Zig does not have a separate character type for ordinary strings.
A string is a sequence of bytes.
const message = "hello";The bytes are:
104 101 108 108 111These are the ASCII byte values for h, e, l, l, and o.
A byte has type u8.
const c: u8 = 'A';The value of c is 65.
A character literal with one ASCII character gives a u8.
const a: u8 = 'a';
const newline: u8 = '\n';
const tab: u8 = '\t';Escape sequences are used for bytes that are hard to write directly.
| Escape | Meaning |
|---|---|
\n | newline |
\t | tab |
\r | carriage return |
\\ | backslash |
\" | double quote |
\' | single quote |
A string literal may contain escape sequences.
const text = "one\ntwo\n";This contains two newline bytes.
Printing it gives:
one
twoA string literal has a sentinel-terminated array type. In ordinary code, it is often used as a slice of constant bytes.
const name: []const u8 = "zig";Read this as: name is a slice of constant u8 values.
The elements cannot be changed through name.
name[0] = 'Z'; // errorA mutable byte array can be changed.
var name = [_]u8{ 'z', 'i', 'g' };
name[0] = 'Z';Now the array contains:
ZigA string is not the same thing as text in the full human sense. Zig strings are bytes. Text encoding is a separate matter.
Most modern text uses UTF-8. UTF-8 stores some characters in one byte and others in several bytes.
const s = "é";This looks like one character, but in UTF-8 it uses two bytes.
195 169So this is not a good way to count human characters:
const s = "é";
const n = s.len; // 2len counts bytes, not Unicode characters.
For ASCII text, one byte usually corresponds to one visible character.
const s = "abc";Here s.len is 3.
For UTF-8 text, byte length and character count may differ.
const s = "hello 世界";The visible text has fewer characters than its byte length.
This is deliberate. Zig keeps the low-level representation clear. A string is bytes. If the program needs Unicode rules, it must use code that understands Unicode.
A byte can be printed as a character with {c}.

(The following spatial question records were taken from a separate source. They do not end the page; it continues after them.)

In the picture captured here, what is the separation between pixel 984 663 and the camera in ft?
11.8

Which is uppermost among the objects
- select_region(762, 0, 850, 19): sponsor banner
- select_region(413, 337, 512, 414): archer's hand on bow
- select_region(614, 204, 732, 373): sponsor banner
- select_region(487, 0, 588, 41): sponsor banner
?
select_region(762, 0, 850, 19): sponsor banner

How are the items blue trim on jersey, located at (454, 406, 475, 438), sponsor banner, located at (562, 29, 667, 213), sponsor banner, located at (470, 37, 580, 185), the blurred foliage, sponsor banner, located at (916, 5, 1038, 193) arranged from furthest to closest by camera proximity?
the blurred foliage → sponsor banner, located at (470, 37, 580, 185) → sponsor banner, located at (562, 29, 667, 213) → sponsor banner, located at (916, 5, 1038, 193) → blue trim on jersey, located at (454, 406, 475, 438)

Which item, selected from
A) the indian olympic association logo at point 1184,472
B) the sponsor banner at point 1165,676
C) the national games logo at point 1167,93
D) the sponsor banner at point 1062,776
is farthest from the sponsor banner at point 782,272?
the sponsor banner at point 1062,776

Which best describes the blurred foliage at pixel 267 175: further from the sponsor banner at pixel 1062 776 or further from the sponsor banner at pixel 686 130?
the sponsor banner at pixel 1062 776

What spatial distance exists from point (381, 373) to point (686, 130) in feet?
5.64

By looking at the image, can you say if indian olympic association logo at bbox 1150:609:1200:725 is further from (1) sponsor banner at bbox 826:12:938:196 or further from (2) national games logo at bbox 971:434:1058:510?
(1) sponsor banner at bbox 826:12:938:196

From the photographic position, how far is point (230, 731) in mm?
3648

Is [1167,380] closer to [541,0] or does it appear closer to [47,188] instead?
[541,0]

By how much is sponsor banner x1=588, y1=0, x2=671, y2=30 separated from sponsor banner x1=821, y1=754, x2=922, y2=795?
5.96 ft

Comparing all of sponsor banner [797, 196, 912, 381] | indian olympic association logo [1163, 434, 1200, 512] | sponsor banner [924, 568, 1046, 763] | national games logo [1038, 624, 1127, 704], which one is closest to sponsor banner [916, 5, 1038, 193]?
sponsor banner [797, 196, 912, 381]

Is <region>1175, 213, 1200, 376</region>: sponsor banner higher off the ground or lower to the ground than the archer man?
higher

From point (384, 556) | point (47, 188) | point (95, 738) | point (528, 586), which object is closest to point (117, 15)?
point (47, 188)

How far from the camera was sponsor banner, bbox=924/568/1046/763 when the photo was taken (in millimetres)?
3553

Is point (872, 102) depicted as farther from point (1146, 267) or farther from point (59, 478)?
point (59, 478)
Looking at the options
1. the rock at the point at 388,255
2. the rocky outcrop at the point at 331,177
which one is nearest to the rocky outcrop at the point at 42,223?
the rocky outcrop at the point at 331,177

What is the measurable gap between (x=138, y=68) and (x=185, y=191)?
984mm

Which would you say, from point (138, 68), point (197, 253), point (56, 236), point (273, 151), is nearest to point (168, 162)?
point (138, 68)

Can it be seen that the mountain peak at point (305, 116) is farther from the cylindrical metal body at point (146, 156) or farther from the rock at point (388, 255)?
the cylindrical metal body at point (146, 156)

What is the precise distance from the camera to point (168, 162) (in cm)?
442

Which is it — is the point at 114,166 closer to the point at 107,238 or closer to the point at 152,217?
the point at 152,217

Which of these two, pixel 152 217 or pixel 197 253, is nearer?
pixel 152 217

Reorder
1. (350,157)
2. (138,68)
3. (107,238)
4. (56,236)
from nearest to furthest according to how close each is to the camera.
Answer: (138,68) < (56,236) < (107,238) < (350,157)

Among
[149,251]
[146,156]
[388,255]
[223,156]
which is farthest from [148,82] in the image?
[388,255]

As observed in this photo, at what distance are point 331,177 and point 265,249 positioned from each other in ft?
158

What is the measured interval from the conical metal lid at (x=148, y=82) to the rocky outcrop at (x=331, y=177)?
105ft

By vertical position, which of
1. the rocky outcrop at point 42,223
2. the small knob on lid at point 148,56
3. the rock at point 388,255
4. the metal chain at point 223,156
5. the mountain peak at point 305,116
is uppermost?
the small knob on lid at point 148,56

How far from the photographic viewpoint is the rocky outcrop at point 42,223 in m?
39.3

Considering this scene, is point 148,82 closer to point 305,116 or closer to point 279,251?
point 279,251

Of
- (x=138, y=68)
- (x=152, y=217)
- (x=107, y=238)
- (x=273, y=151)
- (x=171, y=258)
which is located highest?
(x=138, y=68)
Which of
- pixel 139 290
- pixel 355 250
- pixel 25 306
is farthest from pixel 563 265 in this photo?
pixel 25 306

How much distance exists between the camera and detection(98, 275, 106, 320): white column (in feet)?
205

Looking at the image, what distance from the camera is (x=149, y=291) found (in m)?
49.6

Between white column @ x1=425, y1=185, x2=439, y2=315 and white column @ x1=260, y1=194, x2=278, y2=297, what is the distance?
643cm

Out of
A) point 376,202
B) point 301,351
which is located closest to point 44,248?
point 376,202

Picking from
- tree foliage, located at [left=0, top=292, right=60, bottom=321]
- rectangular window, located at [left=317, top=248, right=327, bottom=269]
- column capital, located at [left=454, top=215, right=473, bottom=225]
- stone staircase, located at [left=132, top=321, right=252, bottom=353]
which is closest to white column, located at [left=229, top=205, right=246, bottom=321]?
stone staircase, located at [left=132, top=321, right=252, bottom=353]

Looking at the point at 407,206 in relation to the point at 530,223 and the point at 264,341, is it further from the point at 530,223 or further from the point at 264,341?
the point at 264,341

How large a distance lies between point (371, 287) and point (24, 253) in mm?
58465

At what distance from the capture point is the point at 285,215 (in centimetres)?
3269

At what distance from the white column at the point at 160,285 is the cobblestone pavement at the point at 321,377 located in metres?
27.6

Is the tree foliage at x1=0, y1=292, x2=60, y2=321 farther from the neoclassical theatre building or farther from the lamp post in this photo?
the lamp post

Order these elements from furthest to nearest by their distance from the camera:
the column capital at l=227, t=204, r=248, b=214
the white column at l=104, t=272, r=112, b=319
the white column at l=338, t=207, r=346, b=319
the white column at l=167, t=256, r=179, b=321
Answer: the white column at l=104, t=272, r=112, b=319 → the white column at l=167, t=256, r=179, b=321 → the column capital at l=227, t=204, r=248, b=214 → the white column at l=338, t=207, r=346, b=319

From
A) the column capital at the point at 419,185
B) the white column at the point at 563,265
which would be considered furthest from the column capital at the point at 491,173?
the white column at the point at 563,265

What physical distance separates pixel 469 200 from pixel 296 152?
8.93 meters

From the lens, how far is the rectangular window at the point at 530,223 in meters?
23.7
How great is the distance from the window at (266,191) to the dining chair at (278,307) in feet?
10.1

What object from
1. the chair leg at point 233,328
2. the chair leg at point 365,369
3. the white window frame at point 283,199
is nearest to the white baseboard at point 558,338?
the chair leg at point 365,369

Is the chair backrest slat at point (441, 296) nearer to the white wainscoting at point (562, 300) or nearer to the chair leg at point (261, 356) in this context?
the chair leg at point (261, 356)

const std = @import("std");
pub fn main() void {
const c: u8 = 'A';
std.debug.print("{c}\n", .{c});
}The output is:
AThe same byte can be printed as a number with {d}.
std.debug.print("{d}\n", .{c});The output is:
65This is often useful when inspecting data.
A simple loop over a string visits bytes.
const std = @import("std");
pub fn main() void {
const s = "abc";
for (s) |b| {
std.debug.print("{c} {d}\n", .{ b, b });
}
}The output is:
a 97
b 98
c 99Each value b has type u8.
Use u8 when you mean a byte. Use []const u8 when you mean a read-only byte string. Treat Unicode as an encoding problem, not as a hidden language feature.
Exercises:
Declare a
u8with value'A'and print it with{c}and{d}.Write a string containing a newline and print it.
Create a mutable array containing the bytes for
cat, then change it tobat.Loop over
"zig"and print each byte as both a character and a number.Check the
.lenof"é"and explain why it is not1.